> **SOURCE EXTRACT**
▼▼▼
# Boveda vs Heartfelt in coolidor



## _peps (Jan 7, 2015)

Being relatively new to smoking, my collection is still pretty small. However I have quickly outgrown my desktop andI just built my first coolidor. Humidity and temperature are stable with the RH around 69%. I am currently using 4 boveda packs and I threw in a gel puck. I am curious whether I may be better off in the long run, both cost wise and control wise, if I use Heartfelt beads instead of the Boveda packs. Thanks.


----------



## KcJason1 (Oct 20, 2010)

Have you considered kitty litter? That's what I run in my coolers... I do have a couple Bovedas in there as well... And the Bovedas are good as new 3 years later.. Lol

Btw KL is $10 for more that you will use in a lifetime!


----------



## _peps (Jan 7, 2015)

So is the litter used in a similar way to beads? Just spray with distilled water? I've heard of using litter in humidors but not really clear on it.


----------



## NorCalJaybird (Sep 2, 2014)

I have a fairly big foot locker FILLED with boxes of cigars. I do have KL in there right now but I am struggling to keep RH% stable. I say stable being within 2% (yeah I'm ANAL!) I know they work. They are doing an OK job for me and CHEEP! I do have 10-12 Boveda packs on the way to ADD to the stability. I use Boveda in all my Humidors and tupperdors (I have 6) and like the piece of mind. A coolidor, depending on the size is a big space. Just using Boveda (I think) would be costly. HF beads from my understanding are kind of like Boveda, a total no brainer, they give and take RH% but can be spendy up front, much like Boveda packs can be. I personally don't like the KL idea as a stand alone system but as an ADDED helping hand I think they are going to work out KILLER. Keep in mind when were talking kitty litter. Were not talking the clay type. Were talking "Silica Sand" type. 
Cheers
Jay


----------



## Ilroy (Nov 19, 2014)

The size of your coolador also should figure into the question. If it's a large (100-150 qt) then you might want to go with HF or KL+the bovedas you already have. If it's a small cooler, then bovedas should be just fine and you don't have to do much with them...just check them every so often to see if they need recharged with distilled water. 

Also, you say your RH is steady at 69%. If that's where you prefer your cigars to be, then fine...but, many of the long time smokers here prefer their RH to be closer to the 65% range or lower. Something you might want to consider before purchasing HF beads...read the many posts on here concerning preferred RH and then come to your desired preference.


----------



## Old Smokey (Sep 13, 2013)

I have been using a 70 qt cooler for about 9 months and have been using about 2# of heartfelt been with great results. I use 65% beads and my hygrometers both ready a steady 64-65% for about 3 months before I notice any drop what-so-ever. It recovers very quickly after having it open.

I have started using Bovedas in my 100ct humidor about 4-5 days ago but have looked to see where it is holding. The cigars were at a steady 61% for the last year with beads, but I dropped 6 62% Boveda so I am hoping that should keep them very close to where the beads have kept them.
▲▲▲
> **LISTED RECORDS**
▼▼▼
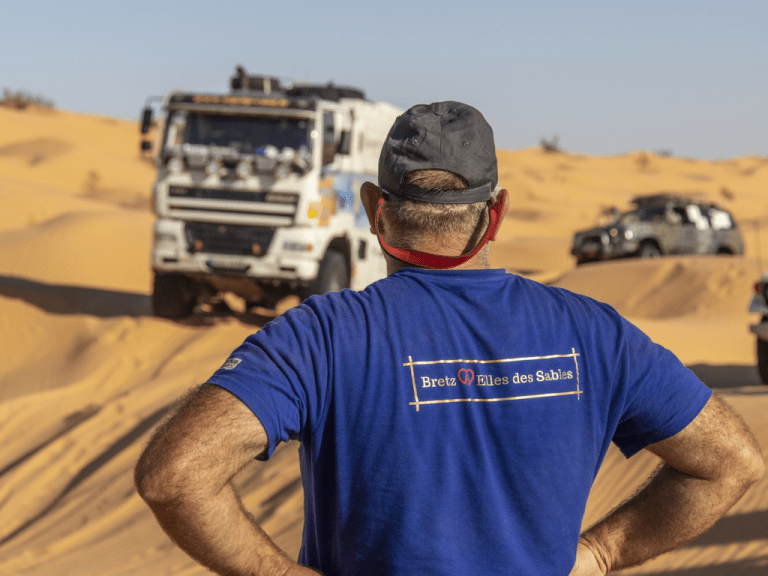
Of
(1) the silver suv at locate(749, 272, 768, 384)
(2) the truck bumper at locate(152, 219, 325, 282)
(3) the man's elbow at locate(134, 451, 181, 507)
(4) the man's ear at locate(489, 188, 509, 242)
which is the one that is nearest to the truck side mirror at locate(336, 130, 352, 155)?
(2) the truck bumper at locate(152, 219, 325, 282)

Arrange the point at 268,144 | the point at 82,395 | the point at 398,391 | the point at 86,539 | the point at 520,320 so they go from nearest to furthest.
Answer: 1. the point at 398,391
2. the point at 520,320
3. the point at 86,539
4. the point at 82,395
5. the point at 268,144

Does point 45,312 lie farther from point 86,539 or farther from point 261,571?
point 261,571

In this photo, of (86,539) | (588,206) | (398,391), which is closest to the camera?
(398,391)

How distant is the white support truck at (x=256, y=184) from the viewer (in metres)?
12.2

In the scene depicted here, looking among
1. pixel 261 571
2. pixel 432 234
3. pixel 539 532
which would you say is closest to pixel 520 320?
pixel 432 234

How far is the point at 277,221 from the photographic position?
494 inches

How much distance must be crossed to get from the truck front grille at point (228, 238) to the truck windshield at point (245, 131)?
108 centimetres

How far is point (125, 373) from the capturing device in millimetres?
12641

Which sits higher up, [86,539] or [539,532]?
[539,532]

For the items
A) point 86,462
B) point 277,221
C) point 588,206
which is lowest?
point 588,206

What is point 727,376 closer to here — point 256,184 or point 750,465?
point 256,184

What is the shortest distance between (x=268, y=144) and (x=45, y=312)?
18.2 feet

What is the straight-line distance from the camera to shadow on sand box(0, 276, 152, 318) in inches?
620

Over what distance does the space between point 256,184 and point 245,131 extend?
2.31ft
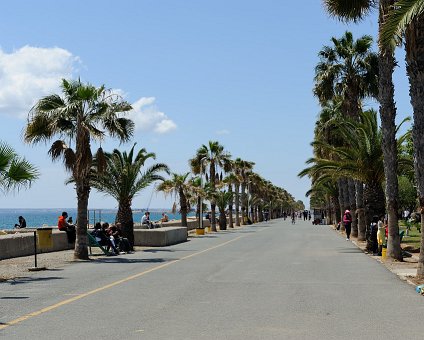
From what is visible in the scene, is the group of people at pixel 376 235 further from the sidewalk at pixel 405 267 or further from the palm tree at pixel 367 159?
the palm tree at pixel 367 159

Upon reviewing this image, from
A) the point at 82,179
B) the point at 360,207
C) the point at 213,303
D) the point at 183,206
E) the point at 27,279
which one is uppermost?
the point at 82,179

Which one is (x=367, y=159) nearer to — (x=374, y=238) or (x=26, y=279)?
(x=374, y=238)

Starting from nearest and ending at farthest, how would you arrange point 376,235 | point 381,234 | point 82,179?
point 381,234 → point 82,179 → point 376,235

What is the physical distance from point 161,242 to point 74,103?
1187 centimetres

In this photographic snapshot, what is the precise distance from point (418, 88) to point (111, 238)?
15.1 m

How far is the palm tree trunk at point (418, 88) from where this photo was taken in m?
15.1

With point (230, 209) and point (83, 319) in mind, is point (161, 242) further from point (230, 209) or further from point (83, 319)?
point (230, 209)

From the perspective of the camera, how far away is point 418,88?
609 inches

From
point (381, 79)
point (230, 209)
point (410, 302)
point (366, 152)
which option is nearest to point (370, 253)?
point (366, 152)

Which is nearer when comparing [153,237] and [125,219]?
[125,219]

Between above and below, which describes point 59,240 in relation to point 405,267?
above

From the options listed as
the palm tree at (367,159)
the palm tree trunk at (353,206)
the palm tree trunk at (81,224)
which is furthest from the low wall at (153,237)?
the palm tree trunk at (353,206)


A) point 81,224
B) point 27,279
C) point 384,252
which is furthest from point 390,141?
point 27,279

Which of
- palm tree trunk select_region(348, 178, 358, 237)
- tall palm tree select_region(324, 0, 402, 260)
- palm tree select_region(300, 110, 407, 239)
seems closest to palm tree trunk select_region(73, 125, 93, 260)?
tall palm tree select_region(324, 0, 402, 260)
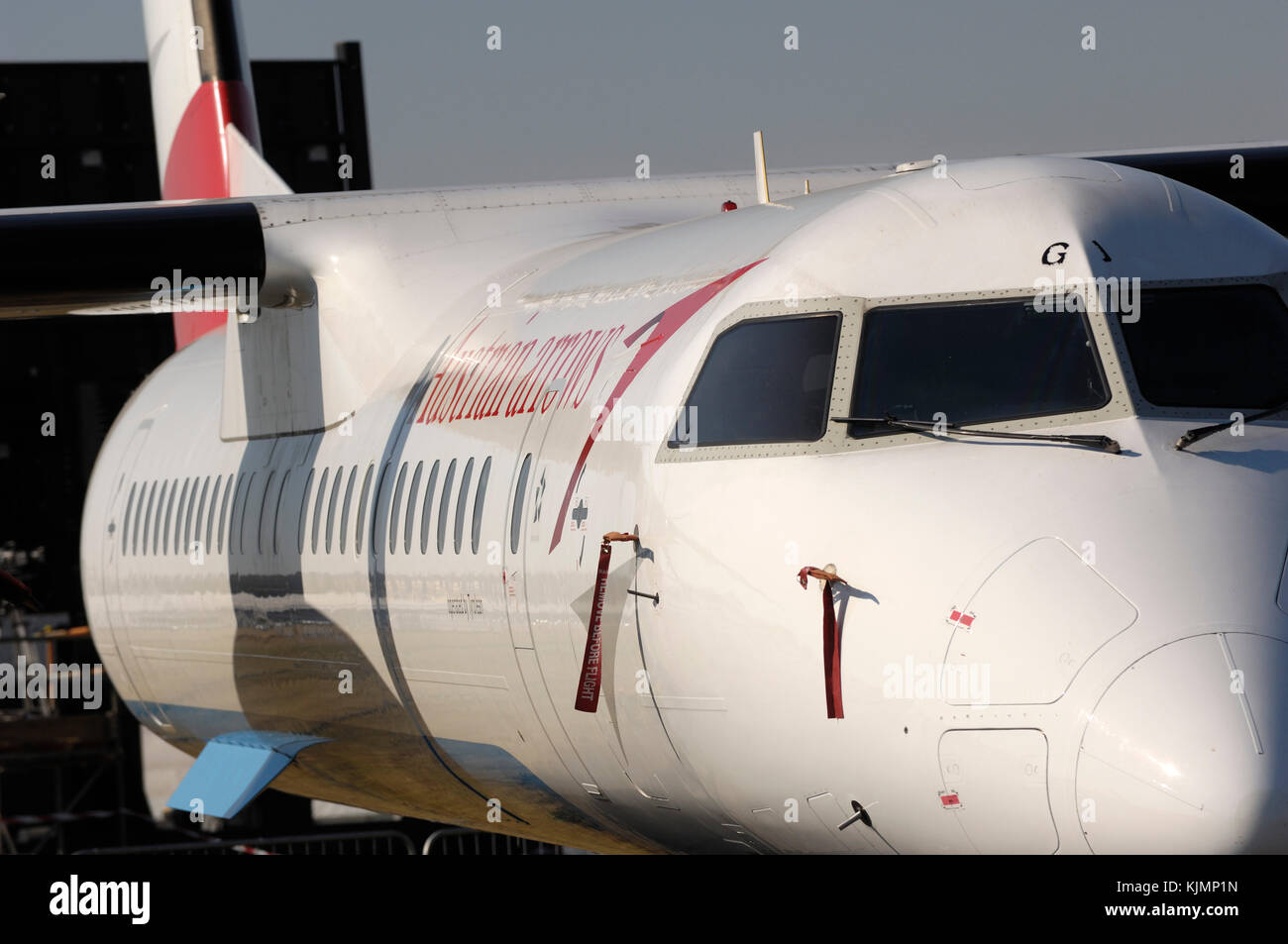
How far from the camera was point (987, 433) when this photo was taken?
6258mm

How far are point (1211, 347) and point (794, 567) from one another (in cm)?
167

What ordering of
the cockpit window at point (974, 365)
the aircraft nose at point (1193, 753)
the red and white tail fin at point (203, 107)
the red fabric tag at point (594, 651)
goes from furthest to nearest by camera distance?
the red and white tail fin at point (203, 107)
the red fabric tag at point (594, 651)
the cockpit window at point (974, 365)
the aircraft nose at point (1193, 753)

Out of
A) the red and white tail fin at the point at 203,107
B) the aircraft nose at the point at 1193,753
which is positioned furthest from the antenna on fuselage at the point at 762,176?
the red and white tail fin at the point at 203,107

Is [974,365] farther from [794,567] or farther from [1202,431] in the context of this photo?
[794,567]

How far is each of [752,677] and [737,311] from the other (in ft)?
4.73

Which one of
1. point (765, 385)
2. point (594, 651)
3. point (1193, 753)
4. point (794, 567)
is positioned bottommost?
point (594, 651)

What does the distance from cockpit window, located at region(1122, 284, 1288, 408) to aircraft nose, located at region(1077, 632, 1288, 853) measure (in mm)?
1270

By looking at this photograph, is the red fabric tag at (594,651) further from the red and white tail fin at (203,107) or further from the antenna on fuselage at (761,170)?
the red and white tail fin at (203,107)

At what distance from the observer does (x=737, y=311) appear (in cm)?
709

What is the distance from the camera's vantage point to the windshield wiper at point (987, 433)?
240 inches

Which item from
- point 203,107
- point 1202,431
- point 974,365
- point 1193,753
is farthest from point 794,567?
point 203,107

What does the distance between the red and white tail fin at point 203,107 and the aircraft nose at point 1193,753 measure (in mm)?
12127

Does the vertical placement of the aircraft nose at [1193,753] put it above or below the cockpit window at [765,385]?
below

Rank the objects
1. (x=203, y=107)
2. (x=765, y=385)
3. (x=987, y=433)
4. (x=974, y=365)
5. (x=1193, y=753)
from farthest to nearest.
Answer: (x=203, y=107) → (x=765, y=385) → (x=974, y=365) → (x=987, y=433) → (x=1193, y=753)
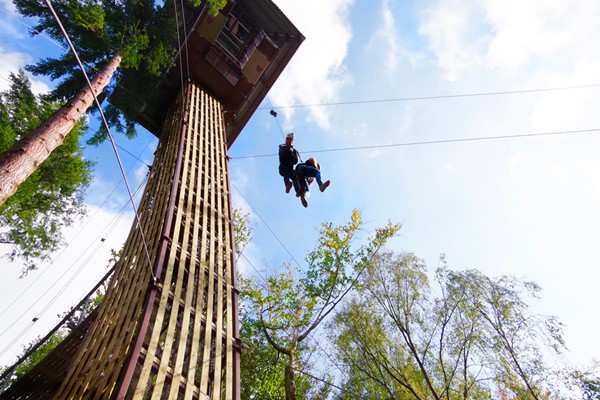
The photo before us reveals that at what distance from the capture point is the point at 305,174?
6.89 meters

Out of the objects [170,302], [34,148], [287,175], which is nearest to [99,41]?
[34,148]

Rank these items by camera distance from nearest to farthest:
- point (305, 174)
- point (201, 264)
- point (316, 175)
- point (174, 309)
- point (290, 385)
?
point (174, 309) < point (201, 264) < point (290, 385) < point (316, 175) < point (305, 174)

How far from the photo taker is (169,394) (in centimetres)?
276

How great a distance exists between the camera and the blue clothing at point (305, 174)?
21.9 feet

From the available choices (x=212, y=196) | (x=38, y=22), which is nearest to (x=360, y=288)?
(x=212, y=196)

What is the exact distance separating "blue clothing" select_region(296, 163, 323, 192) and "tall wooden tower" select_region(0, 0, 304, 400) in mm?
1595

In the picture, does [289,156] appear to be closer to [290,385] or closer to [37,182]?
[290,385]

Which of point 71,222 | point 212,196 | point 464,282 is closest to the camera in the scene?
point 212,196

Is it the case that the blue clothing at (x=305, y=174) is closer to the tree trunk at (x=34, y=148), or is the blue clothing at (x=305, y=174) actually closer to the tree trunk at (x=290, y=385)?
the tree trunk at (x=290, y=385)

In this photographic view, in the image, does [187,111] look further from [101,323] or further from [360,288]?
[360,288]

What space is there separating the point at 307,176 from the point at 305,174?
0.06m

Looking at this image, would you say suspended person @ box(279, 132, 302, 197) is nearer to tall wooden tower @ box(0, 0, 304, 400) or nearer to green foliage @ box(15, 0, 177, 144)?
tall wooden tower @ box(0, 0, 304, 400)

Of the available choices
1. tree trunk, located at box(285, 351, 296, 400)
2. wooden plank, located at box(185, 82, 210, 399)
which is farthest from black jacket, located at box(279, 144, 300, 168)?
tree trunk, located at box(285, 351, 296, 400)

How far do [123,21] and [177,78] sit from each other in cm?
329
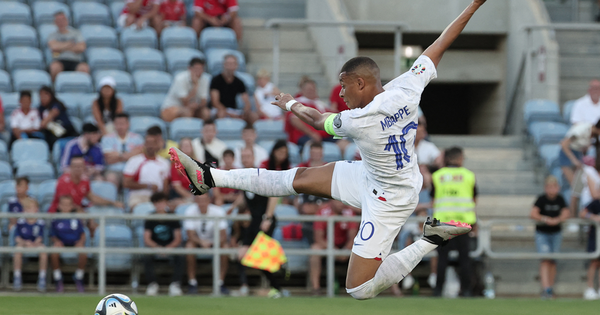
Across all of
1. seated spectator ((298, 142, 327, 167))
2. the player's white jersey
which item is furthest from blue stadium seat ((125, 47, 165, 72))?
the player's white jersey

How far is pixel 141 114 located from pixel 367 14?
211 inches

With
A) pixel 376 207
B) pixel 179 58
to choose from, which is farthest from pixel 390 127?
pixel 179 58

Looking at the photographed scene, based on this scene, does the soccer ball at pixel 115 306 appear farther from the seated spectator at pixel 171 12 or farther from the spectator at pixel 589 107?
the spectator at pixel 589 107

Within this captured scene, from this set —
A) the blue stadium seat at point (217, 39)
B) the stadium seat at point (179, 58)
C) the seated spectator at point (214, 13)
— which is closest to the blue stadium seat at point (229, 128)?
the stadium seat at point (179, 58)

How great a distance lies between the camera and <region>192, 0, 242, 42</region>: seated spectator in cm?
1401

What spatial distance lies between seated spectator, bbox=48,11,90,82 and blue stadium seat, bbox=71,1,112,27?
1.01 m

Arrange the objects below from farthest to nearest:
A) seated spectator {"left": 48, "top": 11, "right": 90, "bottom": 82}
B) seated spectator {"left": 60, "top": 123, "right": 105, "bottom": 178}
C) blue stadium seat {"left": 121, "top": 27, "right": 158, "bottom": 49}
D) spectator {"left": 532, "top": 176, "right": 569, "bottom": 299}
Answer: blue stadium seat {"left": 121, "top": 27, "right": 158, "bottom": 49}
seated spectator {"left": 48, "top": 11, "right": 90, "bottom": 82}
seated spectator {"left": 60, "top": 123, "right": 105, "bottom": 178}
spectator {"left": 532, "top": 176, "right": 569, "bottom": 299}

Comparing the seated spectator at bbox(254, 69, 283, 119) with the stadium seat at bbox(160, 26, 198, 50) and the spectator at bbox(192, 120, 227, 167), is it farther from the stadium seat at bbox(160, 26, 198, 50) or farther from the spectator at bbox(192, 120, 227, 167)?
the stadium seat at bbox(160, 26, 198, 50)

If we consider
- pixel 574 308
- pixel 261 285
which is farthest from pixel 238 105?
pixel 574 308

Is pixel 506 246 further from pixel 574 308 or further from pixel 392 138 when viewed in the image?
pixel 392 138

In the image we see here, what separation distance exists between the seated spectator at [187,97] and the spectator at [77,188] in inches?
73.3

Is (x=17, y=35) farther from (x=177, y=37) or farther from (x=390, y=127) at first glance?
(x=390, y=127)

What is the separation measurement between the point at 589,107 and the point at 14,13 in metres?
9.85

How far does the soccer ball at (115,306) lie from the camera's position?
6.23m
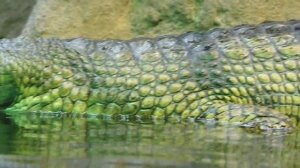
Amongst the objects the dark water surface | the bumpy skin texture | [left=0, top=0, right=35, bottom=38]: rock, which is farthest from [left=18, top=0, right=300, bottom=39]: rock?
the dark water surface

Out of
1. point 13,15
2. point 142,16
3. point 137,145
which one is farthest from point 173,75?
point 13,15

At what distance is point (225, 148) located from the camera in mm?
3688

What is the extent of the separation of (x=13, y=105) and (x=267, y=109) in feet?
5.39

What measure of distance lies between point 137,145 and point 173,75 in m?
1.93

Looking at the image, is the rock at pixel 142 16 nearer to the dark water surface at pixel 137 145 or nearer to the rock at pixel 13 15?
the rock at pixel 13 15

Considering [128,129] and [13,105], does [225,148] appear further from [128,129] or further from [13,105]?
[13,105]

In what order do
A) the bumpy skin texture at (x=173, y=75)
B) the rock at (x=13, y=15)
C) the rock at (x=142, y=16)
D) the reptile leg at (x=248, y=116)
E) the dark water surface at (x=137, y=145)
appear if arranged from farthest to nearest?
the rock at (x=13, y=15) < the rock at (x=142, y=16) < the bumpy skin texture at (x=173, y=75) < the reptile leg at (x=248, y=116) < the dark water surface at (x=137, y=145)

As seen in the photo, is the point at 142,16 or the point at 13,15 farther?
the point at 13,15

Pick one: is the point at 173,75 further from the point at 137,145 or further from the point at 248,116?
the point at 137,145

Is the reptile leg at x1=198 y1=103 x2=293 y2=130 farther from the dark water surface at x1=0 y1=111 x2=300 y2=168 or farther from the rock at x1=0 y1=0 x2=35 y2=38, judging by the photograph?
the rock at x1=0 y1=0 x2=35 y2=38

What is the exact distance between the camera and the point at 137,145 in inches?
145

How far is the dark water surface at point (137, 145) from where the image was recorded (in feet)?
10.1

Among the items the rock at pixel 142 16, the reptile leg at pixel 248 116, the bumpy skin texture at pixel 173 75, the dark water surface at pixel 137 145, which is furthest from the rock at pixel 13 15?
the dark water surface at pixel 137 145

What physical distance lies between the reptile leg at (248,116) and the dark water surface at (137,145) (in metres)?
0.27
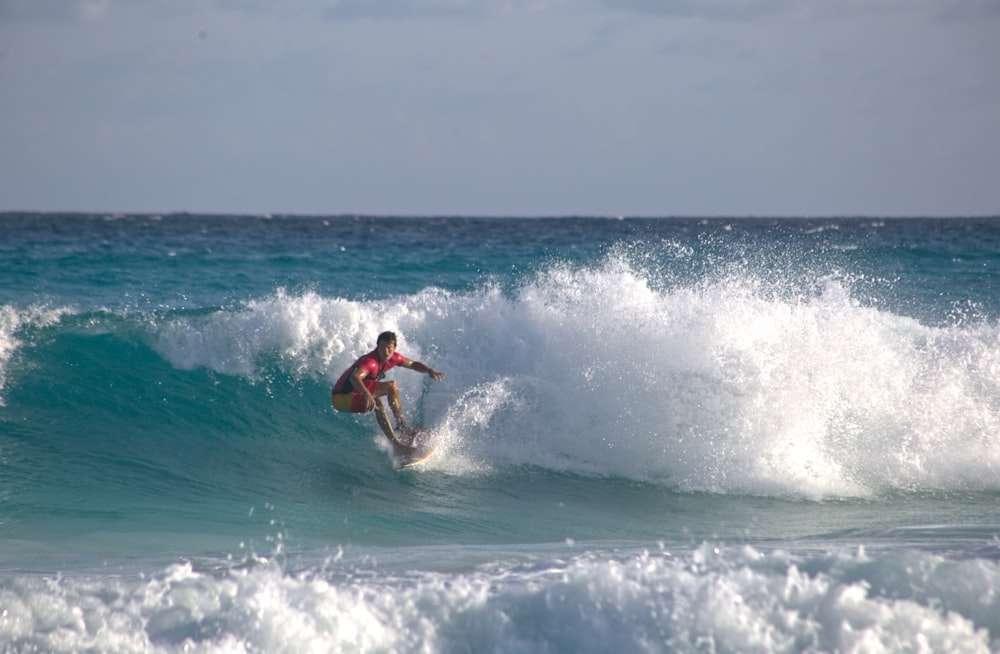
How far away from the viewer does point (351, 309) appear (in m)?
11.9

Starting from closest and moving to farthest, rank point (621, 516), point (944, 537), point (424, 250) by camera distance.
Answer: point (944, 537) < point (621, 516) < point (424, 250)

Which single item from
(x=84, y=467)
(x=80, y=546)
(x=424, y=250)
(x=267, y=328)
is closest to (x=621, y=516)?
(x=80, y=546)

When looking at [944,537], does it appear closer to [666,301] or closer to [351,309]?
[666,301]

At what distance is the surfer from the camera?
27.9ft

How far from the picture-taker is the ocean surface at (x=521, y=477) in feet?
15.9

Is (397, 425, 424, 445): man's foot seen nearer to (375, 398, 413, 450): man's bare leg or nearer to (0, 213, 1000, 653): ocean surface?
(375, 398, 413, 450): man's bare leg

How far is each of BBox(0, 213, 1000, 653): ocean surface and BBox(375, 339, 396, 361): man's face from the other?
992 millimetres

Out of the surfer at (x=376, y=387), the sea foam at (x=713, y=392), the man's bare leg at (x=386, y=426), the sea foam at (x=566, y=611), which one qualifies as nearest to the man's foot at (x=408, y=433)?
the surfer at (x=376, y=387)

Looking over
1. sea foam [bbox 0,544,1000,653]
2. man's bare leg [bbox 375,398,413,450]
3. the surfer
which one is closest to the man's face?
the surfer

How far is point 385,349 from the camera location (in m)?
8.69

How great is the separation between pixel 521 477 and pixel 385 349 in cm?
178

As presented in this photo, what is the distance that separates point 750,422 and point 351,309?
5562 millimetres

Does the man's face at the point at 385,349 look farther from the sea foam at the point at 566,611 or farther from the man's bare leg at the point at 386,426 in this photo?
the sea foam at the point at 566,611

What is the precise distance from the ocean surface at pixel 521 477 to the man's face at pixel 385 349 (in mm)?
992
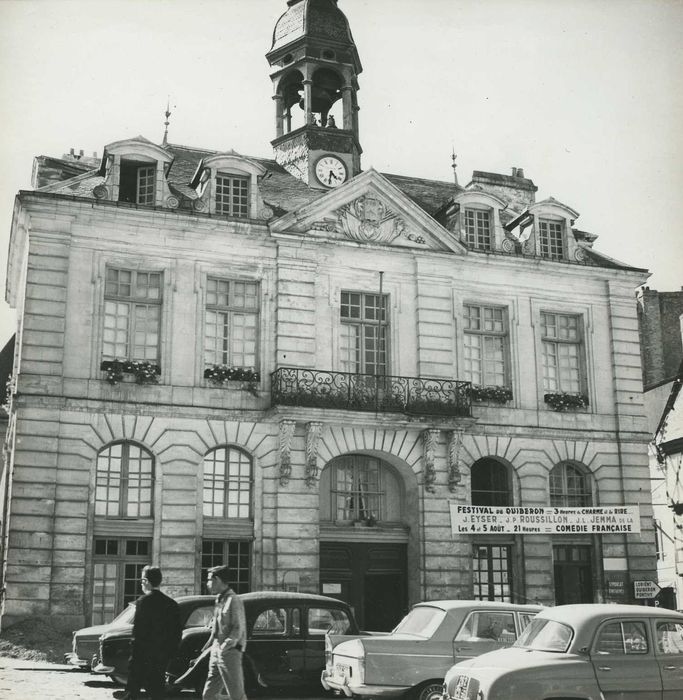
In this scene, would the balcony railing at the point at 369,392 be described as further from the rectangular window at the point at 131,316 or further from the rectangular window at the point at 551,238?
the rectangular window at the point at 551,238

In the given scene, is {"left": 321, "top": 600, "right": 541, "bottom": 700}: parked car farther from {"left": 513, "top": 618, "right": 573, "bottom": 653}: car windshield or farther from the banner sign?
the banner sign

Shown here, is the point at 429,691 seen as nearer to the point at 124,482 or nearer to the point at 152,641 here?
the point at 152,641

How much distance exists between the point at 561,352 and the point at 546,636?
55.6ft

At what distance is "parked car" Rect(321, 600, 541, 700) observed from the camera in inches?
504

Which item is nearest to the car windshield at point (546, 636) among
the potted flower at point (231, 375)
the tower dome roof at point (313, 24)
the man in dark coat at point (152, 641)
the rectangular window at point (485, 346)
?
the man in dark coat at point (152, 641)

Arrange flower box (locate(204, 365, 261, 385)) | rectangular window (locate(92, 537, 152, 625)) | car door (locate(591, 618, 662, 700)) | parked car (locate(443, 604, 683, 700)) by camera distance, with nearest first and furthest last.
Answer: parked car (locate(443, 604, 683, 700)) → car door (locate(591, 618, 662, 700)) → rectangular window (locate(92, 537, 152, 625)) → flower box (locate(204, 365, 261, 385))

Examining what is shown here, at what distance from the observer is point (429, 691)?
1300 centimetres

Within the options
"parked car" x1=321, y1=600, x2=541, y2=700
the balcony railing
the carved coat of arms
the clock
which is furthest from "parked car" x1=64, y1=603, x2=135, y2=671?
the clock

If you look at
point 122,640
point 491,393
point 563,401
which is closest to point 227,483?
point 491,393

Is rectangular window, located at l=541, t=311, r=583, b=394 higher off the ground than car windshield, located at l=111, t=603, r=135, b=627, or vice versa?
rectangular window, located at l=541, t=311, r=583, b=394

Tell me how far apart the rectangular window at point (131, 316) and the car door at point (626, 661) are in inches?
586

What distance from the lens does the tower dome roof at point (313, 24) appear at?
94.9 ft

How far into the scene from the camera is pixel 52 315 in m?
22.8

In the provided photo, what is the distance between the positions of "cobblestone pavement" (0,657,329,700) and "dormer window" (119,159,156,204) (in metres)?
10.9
▲▲▲
> **YOUR TASKS**
a: Duplicate the passage of the cigar humidity thread above that opens with the words "## Old Smokey" and closes with "having it open.".
b: In the cigar humidity thread, what type of kitty litter does NorCalJaybird say is meant when people talk about using it?
c: Write the next part of the cigar humidity thread, starting after its final post.

> **OUTPUTS BY TASK**
a:
## Old Smokey (Sep 13, 2013)

I have been using a 70 qt cooler for about 9 months and have been using about 2# of heartfelt been with great results. I use 65% beads and my hygrometers both ready a steady 64-65% for about 3 months before I notice any drop what-so-ever. It recovers very quickly after having it open.

b: The "Silica Sand" type, not the clay type.

c:
----------



## _peps (Jan 7, 2015)

Thank you guys for all the suggestions. I will definitely be checking out some threads on RH


----------



## CamoSutra (Dec 20, 2014)

I've decided to benefit from the wisdom I've gleaned in this and other threads, and make the switch to Heartfelt beads.

I've been a cigar smoker since 2001 but I'd never even heard of humidity beads until I joined Puff and starting reading the forums, less than a month ago. After reading a few years' worth of posts from happy bead users, I've decided I'll convert my desktop humidors to HF beads while continuing to use Boveda packs in traveldors and temporary-storage containers. I'm also going to drop all of them from 70 to 65 percent, again in response to glowing reports from those who have done the same. 

When I build a new aging coolerdor (I haven't had one in quite awhile) I may hold the stock there a little higher -- I can't decide between HF 70 percent beads and Boveda 69 percent packs for the coolerdor, the difference probably isn't enough to notice. I know other brands of humidity beads come in a 68 percent version, but I think I'd rather go with a name people here use and trust. Of course, I'd like to know the thoughts of others here on RH for aging and long-term storage; I'm thinking 70 percent or thereabouts would result in faster aging, and also serve as a form of insurance if I forget to check the coolerdor for awhile. Whaddya think?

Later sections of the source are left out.